5. the unicellular fusion method of boar mouse cell according to claim 2, which is characterized in that step 1) the pig embryo The fibroblastic culture solution of tire is the cell culture fluid of 15% fetal calf serum, is that the DMEM for being 82% by mass fraction is cultivated The L- paddy ammonia that nonessential amino acid that fetal calf serum that base, mass fraction are 15%, mass fraction are 1%, mass fraction are 1% The dual anti-composition of amide and mass fraction 1%, its a concentration of final concentration in cell culture fluid of each adding ingredient, institute It refers to reagent simultaneously containing two kinds of antibiotic of penicillin and streptomysin, the Pig embryos Fibroblast cell-culture item to state dual anti- Part：39 DEG C, the CO of volume fraction 5%₂, volume fraction 21% O₂；

The basal medium of the pig multipotent stem cells culture solution is KnockOut DMEM culture solutions, also contains mass fraction 0.5%N2 cell culture additive, the B27 additives of mass fraction 1%, 0.25mg/ml bovine serum albumin(BSA)s, mass fraction 1%L- glutamine, 1% nonessential amino acid of mass fraction, 0.2mM beta -mercaptoethanols, 40 μ g/ml vitamin Cs, 5ng/ml people Source leukocyte inhibitory factor, 16ng/ml basic fibroblast growth factors and mass fraction 1% are dual anti-, each ingredient Its a concentration of final concentration in KnockOut DMEM culture solutions, it is described it is dual anti-refer to simultaneously contain penicillin and streptomysin two The reagent of kind antibiotic, the pig multipotent stem cells condition of culture are：The CO of 39 DEG C of temperature, volume fraction 5%₂, volume point The O of number 5%₂。
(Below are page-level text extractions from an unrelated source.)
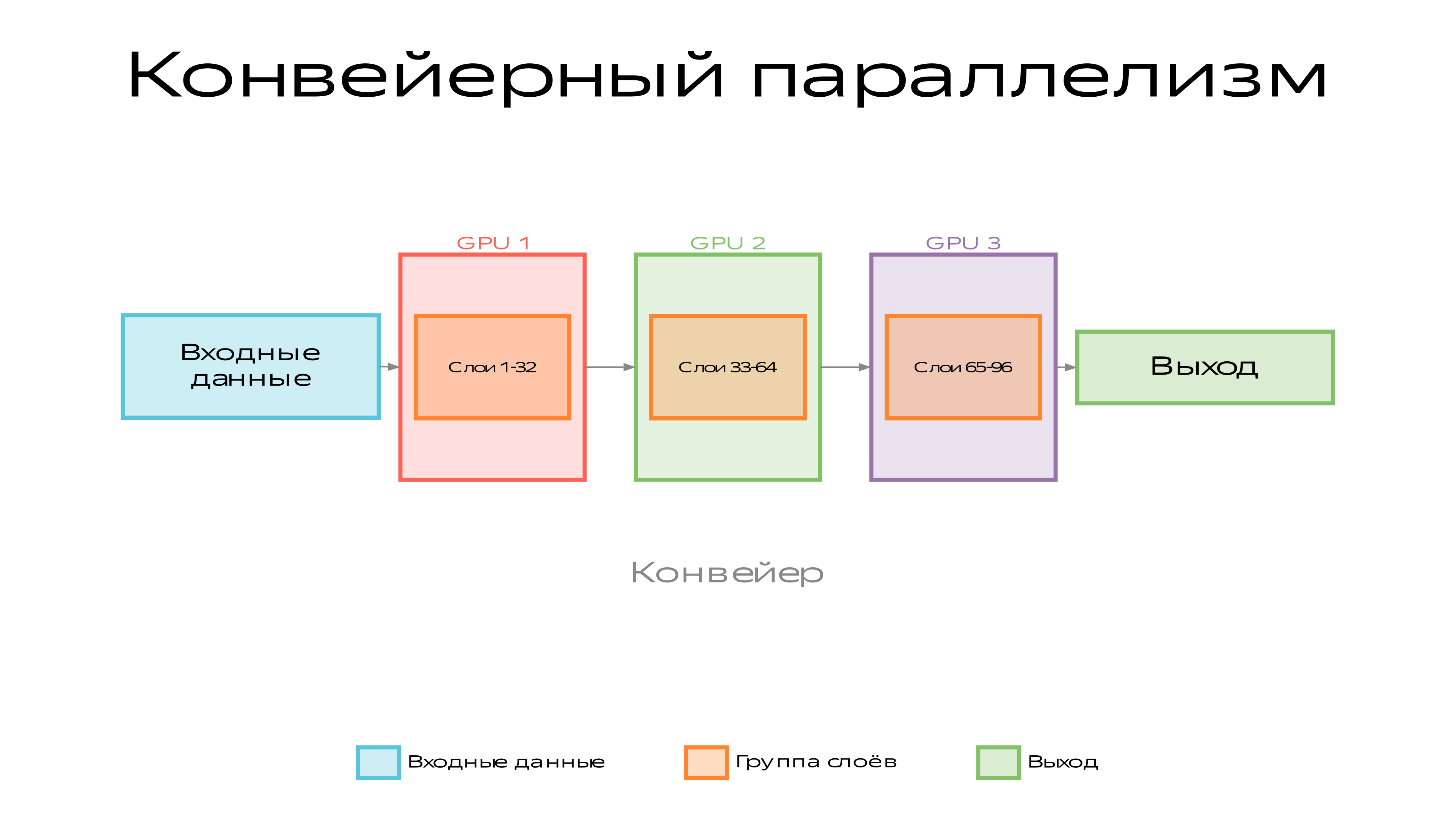 Конвейерный параллелизм

Входные данные

GPU 1

Слои 1-32

GPU 2

Слои 33-64

GPU 3

Слои 65-96

Выход

Конвейер

Входные данные
Группа слоёв
Выход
6. the unicellular fusion method of boar mouse cell according to claim 2, which is characterized in that step 2) the no blood The basal medium of clear ES culture solutions is DMEM, also contains 2mM glutamine, 0.1mM β in the ES culture solutions of the serum-free Mercaptoethanol, 1000U/mL leukocyte inhibitory factors, 1% nonessential amino acid of mass fraction, mass fraction 1% be dual anti-, 3 μM CHIR99021 and 1 μM of PD0325901, the constituent concentration respectively added are it in the ES of serum-free cultivates liquid culture medium Final concentration, it is described it is dual anti-refer to reagent simultaneously containing two kinds of antibiotic of penicillin and streptomysin.

7. the unicellular fusion method of boar mouse cell according to claim 2, which is characterized in that the step 2) pancreatin Digestion refers to each mouse embryo stem cell cell clone, and to be utilized respectively 20 μ L pancreatin mass fractions with pig cell be 0.25% Pancreatin digestive juice digests 1min at 37 DEG C, used training when being then respectively adding mouse embryo stem cell with pig cell culture Nutrient solution stops digestion.
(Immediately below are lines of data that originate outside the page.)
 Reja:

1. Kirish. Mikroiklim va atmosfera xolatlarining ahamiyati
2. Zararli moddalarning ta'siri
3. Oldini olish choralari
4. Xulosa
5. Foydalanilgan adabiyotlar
8. the unicellular fusion method of boar mouse cell according to claim 4, which is characterized in that the step 2) fusion Before culture, the polyethylene glycol 1500 aqueous solution that 1 μ L polyethylene glycol volume fractions are 50% is added to each pair of unicellular centering, it is quiet It sets to be transferred to after 1min in fusion culture solution and cultivate, the fusion culture solution is ES culture solutions.
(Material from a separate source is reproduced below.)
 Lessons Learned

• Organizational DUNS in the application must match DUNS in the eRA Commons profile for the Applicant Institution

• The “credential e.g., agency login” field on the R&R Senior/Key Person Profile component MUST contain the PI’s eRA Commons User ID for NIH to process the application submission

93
9. the unicellular fusion method of boar mouse cell according to claim 4, which is characterized in that the step 2) fusion Culture refers to cultivating the cell after fusion in ES culture solutions according to the condition of culture of mouse embryo stem cell, fusion training It is that the cell mass after the pancreatin digestive juice for being 0.25% with pancreatin mass fraction after 7 days, 7 days cultivates fusion disappears to support the time Change, 37 DEG C of digestion 3min are used in combination after being terminated with the ES culture solutions of pancreatin digestive juice equivalent and enter secondary culture.

10. the unicellular fusion method of boar mouse cell according to claim 9, which is characterized in that the step 2) pancreas Enzyme is TrypLE Express enzymes.